This archived news story is available only for your personal, non-commercial use. Information in the story may be outdated or superseded by additional information. Reading or replaying the story in its archived form does not constitute a republication of the story.
NORTHERN UTAH — A picture posted to Facebook of a Utah woman searching for her biological parents has lead to people worldwide spreading word of the search and offering to help in any way they can.
In the two days since Jenessa Simons posted on the social network a photo of herself holding a sign describing her search, more than 27,000 people have shared the post. That number was only 7,000 on Monday night, and even that felt overwhelming, Simons said.
"I figured a few friends might share it, but this has been overwhelming," she said. "It's mind blowing."
Simons has more friend requests than she can keep track of, and has been contacted by people from all over the country and from as far away as London. She said she has received about 30 emails from people offering help — most providing links to various adoption connection websites. One woman offered something Simons hopes will provide a valuable clue, though.
"She has yearbooks from Provo High from the years they would have attended," Simons said. "She's going to email me the pages."

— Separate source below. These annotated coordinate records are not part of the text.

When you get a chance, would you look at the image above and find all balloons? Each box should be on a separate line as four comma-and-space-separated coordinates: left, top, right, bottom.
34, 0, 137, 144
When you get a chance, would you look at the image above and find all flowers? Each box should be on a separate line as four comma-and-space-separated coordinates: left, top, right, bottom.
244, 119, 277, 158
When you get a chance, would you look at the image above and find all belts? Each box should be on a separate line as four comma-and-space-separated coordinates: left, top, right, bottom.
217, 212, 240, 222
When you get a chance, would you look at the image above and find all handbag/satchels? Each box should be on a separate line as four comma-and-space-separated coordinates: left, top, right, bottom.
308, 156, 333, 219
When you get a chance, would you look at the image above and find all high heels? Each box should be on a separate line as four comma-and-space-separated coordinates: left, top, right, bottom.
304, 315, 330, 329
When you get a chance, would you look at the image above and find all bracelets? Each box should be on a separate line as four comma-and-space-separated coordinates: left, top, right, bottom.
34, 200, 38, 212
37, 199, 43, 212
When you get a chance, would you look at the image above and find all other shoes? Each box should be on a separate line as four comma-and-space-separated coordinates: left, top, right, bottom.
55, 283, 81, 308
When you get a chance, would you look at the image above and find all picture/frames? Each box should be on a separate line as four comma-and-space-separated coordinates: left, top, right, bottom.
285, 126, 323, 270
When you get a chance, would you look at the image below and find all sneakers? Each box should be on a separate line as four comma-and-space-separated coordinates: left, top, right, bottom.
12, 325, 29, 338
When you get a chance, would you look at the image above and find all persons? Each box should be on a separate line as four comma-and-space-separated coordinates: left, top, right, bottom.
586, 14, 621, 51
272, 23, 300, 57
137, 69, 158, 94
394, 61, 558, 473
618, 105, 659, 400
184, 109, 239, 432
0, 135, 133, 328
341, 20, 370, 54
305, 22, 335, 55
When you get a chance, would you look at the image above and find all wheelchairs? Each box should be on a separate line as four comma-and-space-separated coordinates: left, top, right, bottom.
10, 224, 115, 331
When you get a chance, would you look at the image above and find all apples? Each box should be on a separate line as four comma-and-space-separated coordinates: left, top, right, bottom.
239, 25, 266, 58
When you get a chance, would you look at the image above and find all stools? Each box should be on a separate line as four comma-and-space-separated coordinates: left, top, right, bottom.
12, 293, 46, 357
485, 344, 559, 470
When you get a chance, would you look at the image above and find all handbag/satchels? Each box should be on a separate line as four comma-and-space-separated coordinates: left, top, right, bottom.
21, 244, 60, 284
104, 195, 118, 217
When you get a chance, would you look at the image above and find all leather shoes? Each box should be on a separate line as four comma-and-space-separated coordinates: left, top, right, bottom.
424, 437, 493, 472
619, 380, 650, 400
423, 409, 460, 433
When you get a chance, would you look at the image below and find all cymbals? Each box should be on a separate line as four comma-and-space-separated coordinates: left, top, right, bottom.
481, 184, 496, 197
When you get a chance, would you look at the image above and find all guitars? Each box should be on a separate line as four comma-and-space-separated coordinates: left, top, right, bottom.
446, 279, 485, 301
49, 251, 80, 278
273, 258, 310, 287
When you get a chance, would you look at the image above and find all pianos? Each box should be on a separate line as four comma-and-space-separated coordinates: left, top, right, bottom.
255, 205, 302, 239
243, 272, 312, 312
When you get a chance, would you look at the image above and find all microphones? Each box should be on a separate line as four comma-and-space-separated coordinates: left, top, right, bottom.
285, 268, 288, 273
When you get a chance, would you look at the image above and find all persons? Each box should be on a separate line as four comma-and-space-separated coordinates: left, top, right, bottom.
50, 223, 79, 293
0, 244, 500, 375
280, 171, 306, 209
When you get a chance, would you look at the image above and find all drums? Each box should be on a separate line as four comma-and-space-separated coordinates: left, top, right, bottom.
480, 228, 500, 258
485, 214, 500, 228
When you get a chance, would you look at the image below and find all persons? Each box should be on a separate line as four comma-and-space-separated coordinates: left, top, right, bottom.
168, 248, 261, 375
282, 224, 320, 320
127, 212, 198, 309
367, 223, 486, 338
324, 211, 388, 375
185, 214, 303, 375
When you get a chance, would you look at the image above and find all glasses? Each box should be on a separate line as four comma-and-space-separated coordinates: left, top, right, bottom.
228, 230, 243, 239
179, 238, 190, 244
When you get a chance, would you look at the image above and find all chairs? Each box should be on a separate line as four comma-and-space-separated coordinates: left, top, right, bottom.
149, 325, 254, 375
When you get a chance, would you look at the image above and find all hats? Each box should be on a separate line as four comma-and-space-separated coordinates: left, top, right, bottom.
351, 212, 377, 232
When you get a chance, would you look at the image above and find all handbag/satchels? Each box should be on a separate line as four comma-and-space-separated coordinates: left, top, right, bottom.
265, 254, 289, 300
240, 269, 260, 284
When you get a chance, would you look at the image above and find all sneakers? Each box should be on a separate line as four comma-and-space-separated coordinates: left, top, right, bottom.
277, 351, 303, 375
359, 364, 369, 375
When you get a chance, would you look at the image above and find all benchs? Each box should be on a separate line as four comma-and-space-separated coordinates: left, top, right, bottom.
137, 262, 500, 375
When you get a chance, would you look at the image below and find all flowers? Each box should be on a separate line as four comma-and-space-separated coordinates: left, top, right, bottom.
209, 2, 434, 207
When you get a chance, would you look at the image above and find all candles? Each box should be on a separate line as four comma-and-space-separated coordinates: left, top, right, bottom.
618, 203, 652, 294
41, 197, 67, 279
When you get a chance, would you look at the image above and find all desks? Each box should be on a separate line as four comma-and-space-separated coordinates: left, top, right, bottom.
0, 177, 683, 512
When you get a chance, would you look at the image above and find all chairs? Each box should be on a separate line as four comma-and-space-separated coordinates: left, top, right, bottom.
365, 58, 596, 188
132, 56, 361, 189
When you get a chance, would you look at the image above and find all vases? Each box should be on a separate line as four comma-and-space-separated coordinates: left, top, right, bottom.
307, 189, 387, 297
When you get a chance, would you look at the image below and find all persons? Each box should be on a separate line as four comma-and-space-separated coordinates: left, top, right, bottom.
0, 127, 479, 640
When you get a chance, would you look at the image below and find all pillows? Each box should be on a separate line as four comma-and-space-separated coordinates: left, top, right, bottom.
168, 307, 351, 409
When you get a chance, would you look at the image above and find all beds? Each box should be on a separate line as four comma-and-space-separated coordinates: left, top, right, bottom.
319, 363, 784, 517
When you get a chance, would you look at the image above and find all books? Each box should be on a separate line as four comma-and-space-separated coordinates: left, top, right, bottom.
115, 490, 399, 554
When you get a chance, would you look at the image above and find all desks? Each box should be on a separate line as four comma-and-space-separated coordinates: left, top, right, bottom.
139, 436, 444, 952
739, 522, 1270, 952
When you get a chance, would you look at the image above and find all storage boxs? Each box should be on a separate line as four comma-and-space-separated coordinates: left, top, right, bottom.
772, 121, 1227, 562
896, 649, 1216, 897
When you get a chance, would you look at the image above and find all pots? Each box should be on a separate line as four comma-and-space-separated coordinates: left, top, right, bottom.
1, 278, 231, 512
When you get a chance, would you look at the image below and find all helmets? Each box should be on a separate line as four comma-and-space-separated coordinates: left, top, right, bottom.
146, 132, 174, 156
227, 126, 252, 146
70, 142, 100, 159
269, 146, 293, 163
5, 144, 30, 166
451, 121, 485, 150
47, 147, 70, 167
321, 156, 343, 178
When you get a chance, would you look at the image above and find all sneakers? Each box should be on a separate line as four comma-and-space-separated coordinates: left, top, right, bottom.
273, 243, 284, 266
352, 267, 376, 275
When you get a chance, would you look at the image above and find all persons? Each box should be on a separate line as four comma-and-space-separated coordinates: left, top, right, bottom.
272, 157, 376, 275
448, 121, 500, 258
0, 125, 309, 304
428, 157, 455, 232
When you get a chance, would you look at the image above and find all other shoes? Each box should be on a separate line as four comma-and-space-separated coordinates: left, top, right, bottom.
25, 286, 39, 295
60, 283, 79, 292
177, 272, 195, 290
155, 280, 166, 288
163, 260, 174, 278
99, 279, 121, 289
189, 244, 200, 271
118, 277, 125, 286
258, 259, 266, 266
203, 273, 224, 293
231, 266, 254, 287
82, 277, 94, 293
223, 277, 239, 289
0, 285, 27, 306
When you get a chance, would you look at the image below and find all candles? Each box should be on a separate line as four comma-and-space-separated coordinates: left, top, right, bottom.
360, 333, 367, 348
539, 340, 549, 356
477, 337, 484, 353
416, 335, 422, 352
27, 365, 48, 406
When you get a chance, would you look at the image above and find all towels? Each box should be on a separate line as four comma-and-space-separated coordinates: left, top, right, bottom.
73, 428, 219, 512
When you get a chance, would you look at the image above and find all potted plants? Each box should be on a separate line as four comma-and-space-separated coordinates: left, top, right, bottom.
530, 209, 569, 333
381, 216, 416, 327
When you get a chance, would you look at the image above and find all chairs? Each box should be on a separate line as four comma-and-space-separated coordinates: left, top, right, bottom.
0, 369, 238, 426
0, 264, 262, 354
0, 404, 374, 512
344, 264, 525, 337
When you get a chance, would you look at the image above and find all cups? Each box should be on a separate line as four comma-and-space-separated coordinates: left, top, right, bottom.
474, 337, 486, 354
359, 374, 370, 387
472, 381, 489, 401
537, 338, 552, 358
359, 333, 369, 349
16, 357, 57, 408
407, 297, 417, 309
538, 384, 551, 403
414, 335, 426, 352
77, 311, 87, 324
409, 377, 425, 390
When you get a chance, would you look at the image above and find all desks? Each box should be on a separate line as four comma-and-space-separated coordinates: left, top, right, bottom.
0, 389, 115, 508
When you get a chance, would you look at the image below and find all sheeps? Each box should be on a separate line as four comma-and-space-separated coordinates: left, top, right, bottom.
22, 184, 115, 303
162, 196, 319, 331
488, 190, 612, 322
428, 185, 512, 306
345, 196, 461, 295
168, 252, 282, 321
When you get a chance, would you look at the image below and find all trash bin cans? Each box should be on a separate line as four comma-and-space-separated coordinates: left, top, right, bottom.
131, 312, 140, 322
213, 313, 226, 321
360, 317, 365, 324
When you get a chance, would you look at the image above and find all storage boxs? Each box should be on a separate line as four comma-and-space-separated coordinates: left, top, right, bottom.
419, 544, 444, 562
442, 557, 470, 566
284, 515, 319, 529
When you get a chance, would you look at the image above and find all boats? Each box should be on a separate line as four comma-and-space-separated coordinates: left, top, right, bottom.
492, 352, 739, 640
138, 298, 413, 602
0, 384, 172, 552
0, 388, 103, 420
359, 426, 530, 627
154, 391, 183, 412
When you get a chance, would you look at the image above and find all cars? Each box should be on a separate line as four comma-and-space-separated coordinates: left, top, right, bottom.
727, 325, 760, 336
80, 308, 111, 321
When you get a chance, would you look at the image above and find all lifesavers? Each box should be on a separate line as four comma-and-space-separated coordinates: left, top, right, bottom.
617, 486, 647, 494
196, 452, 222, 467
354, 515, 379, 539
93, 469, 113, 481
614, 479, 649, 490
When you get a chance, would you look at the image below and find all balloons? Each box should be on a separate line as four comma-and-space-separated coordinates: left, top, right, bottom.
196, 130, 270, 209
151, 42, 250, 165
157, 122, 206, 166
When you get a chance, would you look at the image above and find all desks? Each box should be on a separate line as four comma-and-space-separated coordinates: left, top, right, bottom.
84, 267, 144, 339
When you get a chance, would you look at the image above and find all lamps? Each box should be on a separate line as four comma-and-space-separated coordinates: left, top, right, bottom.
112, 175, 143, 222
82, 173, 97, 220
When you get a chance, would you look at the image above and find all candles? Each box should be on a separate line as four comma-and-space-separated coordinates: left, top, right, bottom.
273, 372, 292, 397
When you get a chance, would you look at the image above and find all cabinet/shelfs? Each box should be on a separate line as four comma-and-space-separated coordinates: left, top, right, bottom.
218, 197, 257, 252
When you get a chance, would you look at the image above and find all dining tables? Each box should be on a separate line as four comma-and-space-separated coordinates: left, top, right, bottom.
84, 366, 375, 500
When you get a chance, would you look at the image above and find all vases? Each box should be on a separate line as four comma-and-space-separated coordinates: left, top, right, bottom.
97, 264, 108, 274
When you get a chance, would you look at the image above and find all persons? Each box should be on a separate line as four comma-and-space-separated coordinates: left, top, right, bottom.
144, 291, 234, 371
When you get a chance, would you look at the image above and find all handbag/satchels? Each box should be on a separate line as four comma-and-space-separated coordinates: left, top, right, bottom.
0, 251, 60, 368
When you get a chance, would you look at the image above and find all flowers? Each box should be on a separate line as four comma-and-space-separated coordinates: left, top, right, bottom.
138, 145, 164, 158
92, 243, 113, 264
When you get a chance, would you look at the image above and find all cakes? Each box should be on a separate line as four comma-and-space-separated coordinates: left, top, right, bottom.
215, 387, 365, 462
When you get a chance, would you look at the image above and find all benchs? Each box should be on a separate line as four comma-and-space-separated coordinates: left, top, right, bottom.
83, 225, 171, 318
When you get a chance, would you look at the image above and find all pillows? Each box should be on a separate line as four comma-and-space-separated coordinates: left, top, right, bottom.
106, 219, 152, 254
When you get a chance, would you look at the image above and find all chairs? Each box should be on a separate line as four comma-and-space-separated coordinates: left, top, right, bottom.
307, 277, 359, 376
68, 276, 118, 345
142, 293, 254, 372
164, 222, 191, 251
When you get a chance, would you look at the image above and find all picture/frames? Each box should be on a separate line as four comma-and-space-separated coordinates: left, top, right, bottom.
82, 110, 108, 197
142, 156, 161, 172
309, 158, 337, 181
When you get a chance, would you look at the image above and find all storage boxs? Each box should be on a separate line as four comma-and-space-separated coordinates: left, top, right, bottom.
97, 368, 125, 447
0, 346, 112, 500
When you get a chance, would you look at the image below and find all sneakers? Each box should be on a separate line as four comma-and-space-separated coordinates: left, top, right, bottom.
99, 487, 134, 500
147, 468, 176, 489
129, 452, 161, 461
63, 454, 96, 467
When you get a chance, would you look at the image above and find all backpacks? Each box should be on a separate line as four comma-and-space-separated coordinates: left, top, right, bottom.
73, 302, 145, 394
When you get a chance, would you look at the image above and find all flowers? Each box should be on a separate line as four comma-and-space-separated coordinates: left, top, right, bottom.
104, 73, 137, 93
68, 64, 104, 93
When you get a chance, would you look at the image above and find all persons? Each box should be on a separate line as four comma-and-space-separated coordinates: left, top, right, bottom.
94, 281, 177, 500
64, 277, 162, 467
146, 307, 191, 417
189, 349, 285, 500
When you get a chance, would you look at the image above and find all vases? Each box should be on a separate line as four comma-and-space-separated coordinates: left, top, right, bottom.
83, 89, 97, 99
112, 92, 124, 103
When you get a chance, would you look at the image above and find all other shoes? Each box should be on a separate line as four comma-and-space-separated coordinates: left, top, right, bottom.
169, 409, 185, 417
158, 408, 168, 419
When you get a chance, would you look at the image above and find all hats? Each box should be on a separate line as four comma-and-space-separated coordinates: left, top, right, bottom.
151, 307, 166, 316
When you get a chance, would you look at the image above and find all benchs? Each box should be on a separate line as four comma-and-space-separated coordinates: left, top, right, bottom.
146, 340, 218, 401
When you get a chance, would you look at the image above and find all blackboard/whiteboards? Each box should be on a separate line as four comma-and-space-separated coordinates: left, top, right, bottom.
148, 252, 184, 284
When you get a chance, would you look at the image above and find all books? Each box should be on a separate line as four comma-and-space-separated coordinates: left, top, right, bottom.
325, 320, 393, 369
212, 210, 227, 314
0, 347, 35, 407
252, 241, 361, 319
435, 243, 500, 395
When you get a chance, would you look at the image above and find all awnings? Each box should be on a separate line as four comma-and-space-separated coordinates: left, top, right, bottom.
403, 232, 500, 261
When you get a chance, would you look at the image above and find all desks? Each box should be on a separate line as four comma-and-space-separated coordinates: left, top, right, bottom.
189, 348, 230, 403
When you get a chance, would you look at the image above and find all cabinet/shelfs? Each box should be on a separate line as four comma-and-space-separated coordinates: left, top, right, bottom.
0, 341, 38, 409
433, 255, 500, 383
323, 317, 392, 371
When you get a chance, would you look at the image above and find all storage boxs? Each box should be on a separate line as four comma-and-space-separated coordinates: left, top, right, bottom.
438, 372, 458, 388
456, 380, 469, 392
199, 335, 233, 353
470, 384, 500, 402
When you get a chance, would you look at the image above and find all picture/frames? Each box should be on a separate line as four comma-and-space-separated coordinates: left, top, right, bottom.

Simons doesn't know if her parents, who were both 16 when they had her, attended Provo High School. All she knows is that she was born at Utah Valley Regional Medical Center, and that she was adopted out of Provo. It's the only information she has about her parents that could make a difference; she has their physical descriptions, but "brown hair" isn't much of a lead when searching for a person, she said.
Simons said her parents made sure she understood from a young age that she was adopted. Her mother was a stay-at-home mom until Simons was 15 years old. She went to every activity, volunteered in the classroom and taught her daughter Spanish and piano. Simons' father worked two jobs, but still managed to always be there for his family. "He gave me the benefit of the doubt when I definitely didn't deserve it," Simons said.
She said they have been supportive of her current search, and shocked at how much attention the post had received in such a short amount of time. They understand, though, why she's doing it.
"I have an amazing family. I could not have asked to be raised by better people," Simons said. "I just want a chance to say thanks."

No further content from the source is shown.